Coinbase analysts confidently forecast positive trends in the cryptocurrency market despite potential seasonal fluctuations and historical patterns.

Factors Supporting the Crypto Market

Coinbase analysts David Duong and Colin Basco highlight several macroeconomic advantages that bolster the cryptocurrency market. Bitcoin (BTC) benefits from favorable economic conditions, while regulatory signals play a crucial role in sustaining market momentum.

> "Barring a shock to energy prices we think the immediate risk to disrupting the current U.S. monetary policy path is actually quite low," the analysts remarked.

On-chain demand from digital asset treasuries (DATs) further stabilizes prices, helping protect the market against potential downturns.

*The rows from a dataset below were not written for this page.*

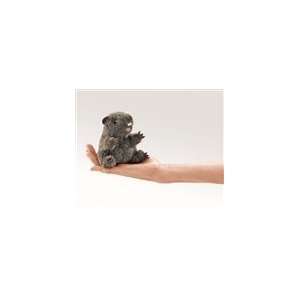   Stuffed Groundhog Finger Puppet By Folkmanis Puppets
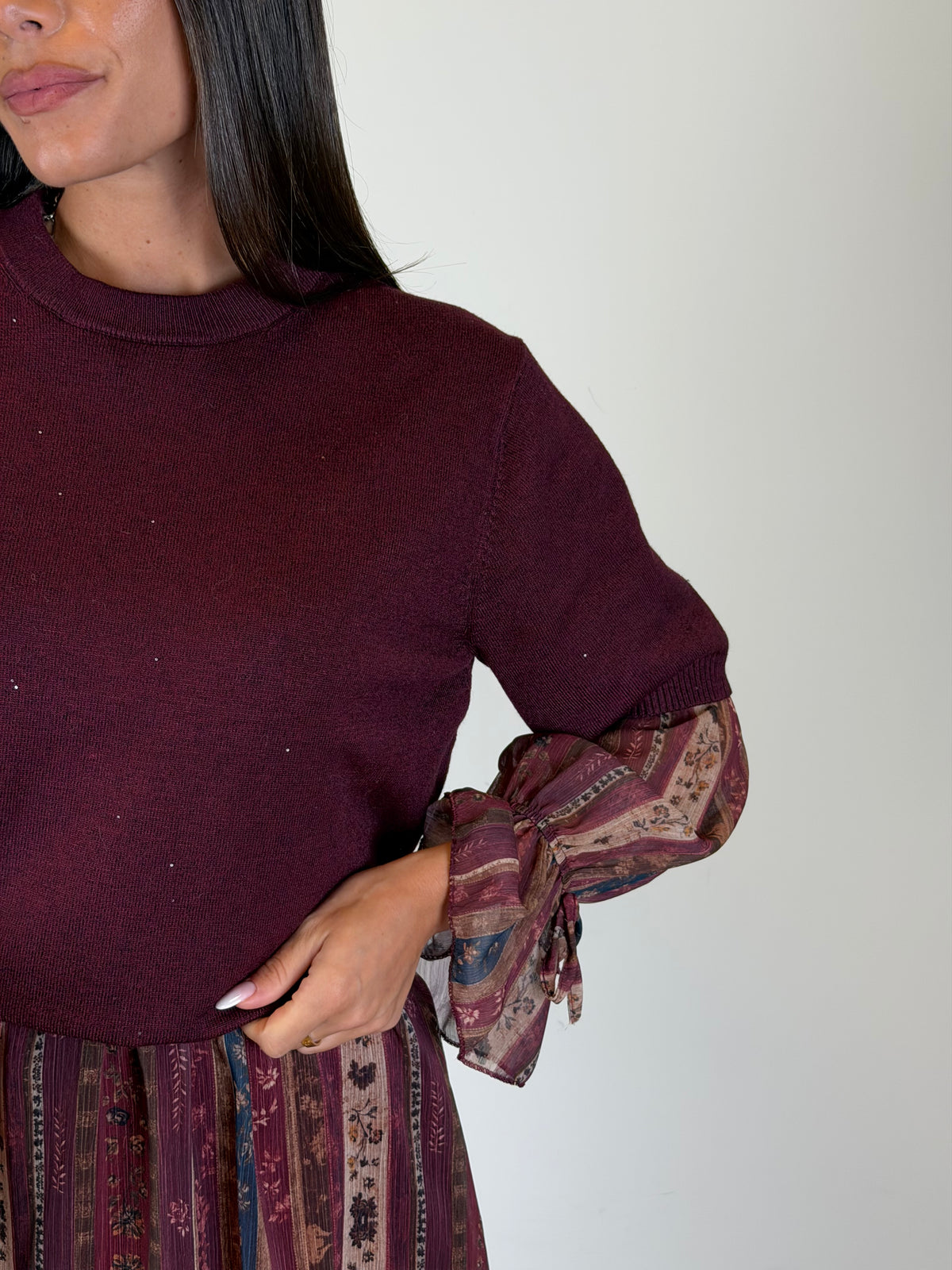 Maglia Ines bordeaux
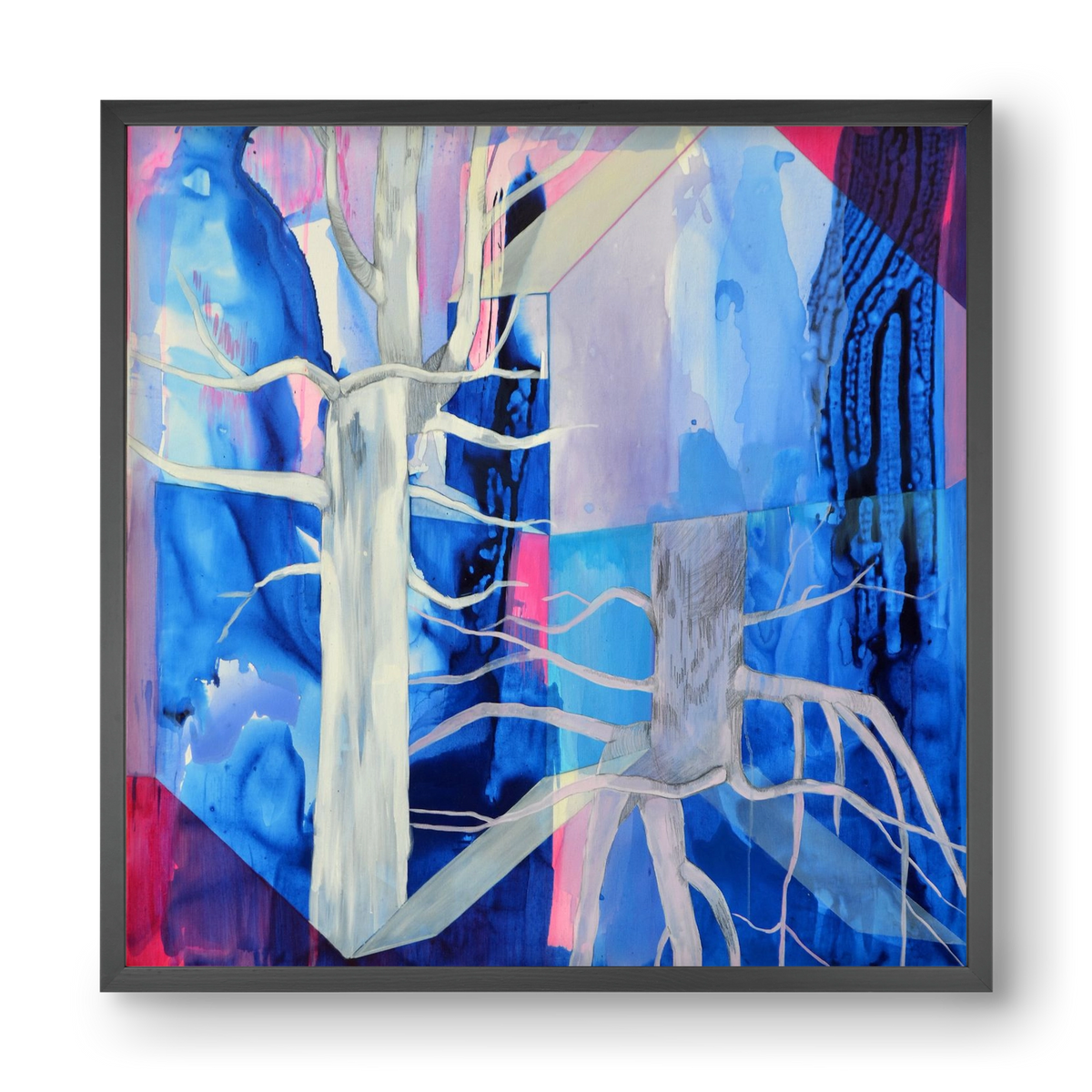 Ent, 40x40 cm (40x40 cm), Fekete keret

Seasonal Patterns: Are They Still a Concern?

A persistent worry for investors has been the historical performance of Bitcoin during September. From 2017 to 2022, the cryptocurrency suffered declines, leading to trepidation as September rolls around. However, this pattern did not repeat in 2023 and 2024, suggesting the limits of relying solely on seasonal trends. Moreover, the small sample size diminishes the reliability of such patterns, encouraging a broader examination of market influences.

Impact of Current Dynamics on Investors

Publicly disclosed data shows a significant holding of cryptocurrencies by DATs, with over a million BTC, 4.9 million ETH, and 8.9 million SOL held as of September. This indicates a stable underlying factor supporting current prices.

> "A more meaningful factor is where we are in the DAT cycle," Coinbase highlighted.

The market shift toward high-risk altcoins implies a “player-versus-player” phase, suggesting potential advantages for larger-cap tokens and looming consolidation among smaller DAT participants.

Coinbase analysts suggest that these dynamics could pave the way for a strong ending to the year. Factors such as robust liquidity, supportive macroeconomic elements, and positive regulatory signals may promote this trend. Although uncertainties persist, the forecast cautiously projects a favorable environment for the crypto market moving forward.